Medoc Mountain is not really a mountain at all; its highest point reaches an elevation of only 325 feet above sea level. It is, rather, the core of what was once a mighty range of mountains — Medoc Mountain is what remains after millions of years of erosion. The eroded peaks were formed by volcanic action during the Paleozoic Age, about 350 million years ago.
An elongated structure of biotite granite, Medoc Mountain has effectively routed the streams of the area around itself and has resisted the erosion typical of the surrounding lowlands. The park sits near the fall line, an area where the hard, resistant rocks of the foothills give way to the softer rocks and sediments of the coastal plain. The northern and western faces of Medoc Mountain have very steep slopes, dropping 160 feet over a distance of less than a quarter mile. Such rugged terrain is unusual for the eastern piedmont.
Medoc Mountain is cloaked in a forest of green, its trees masking the peak. There are no scenic panoramas, no distant views of a majestic pinnacle rising to the sky. Medoc Mountain State Park has a more intimate beauty, an allure that is meant to be explored and appreciated up close.
The mountain and surrounding land have long been used for agriculture. Once the property of Sidney Weller, a noted farmer and educator, the area was used for the cultivation of grapes in the 19th century. Weller produced a highly acclaimed wine known as Weller's Halifax and is credited with developing the American system of grape culture and winemaking. It was Weller who named the mountain "Medoc," after a province in the Bordeaux region of France famous for its vineyards. Weller organized and operated an academy for area children and assisted with the development of the first North Carolina state fair in 1853.

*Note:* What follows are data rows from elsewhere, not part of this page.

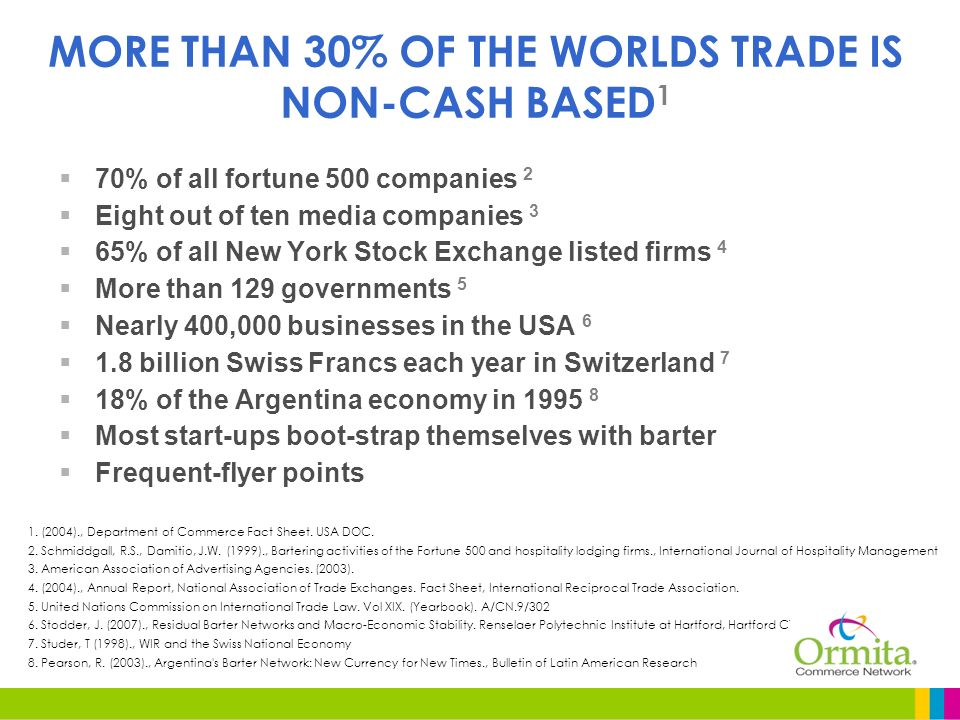70% of all fortune 500 companies 2 Eight out of ten media companies 3 65% of all New York Stock Exchange listed firms 4 More than 129 governments 5 Nearly 400,000 businesses in the USA billion Swiss Francs each year in Switzerland 7 18% of the Argentina economy in Most start-ups boot-strap themselves with barter Frequent-flyer points 1.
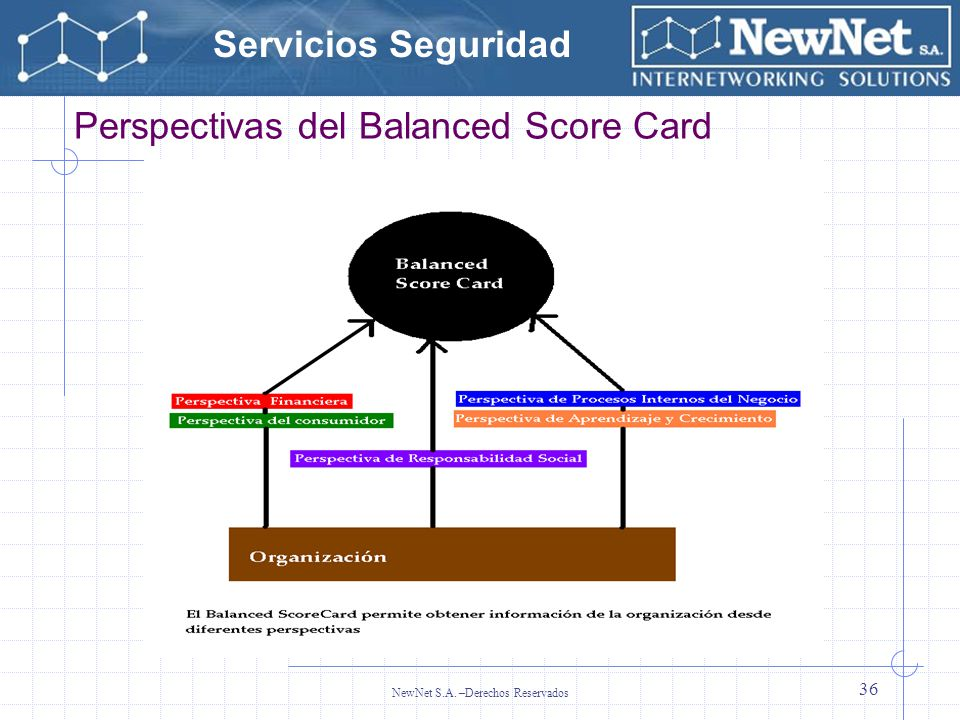 Perspectivas del Balanced Score Card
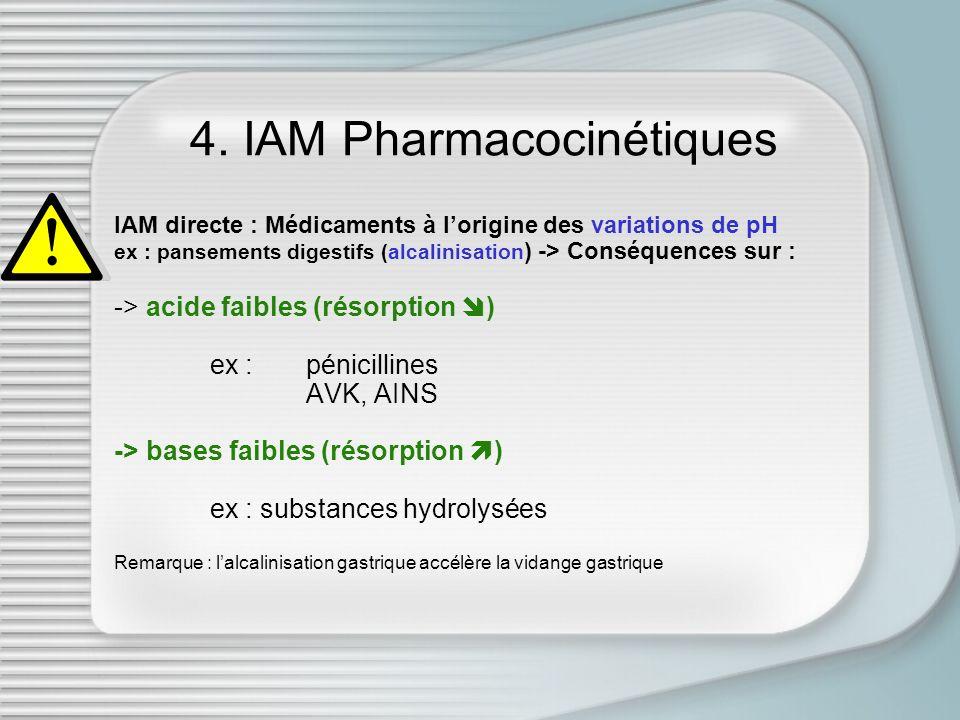 4. IAM Pharmacocinétiques IAM directe : Médicaments à lorigine des variations de pH ex : pansements digestifs (alcalinisation ) -> Conséquences sur :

Following Weller's death in 1854, his land was sold. The vineyards continued to produce into the early 20th century, but the land was later subdivided, sold and used for the production of other crops. The vineyards disappeared, and little trace of them remains. The high ridge and the slopes of Little Fishing and Bear Swamp creeks are the only places in the area that have not been extensively cultivated. A grist mill operated in the area until the late 19th century.
In the 1920s, a Boy Scout camp was built on the summit of the mountain and, a few years later, lumbermen cut the mountain forest for timber. In the early 1930s, a deposit of molybdenum was discovered near the summit. Exploration of the site occurred then and again in the late 1960s, scarring the land though no significant mining operations took place. For many years, local residents used the area for hunting, horseback riding and hiking. Numerous old roads and trails passing through the woods are evidence that these forests have long been enjoyed.
In 1970, citizens proposed the creation of a state park in the area. In 1972, the Division of Parks and Recreation surveyed a five-county area for a suitable site and recommended Medoc Mountain and the surrounding land. The Halifax Development Commission obtained a one-year option to purchase timber on the mountain from Union Camp, allowing the state time to acquire 2,300 acres of land to establish the park.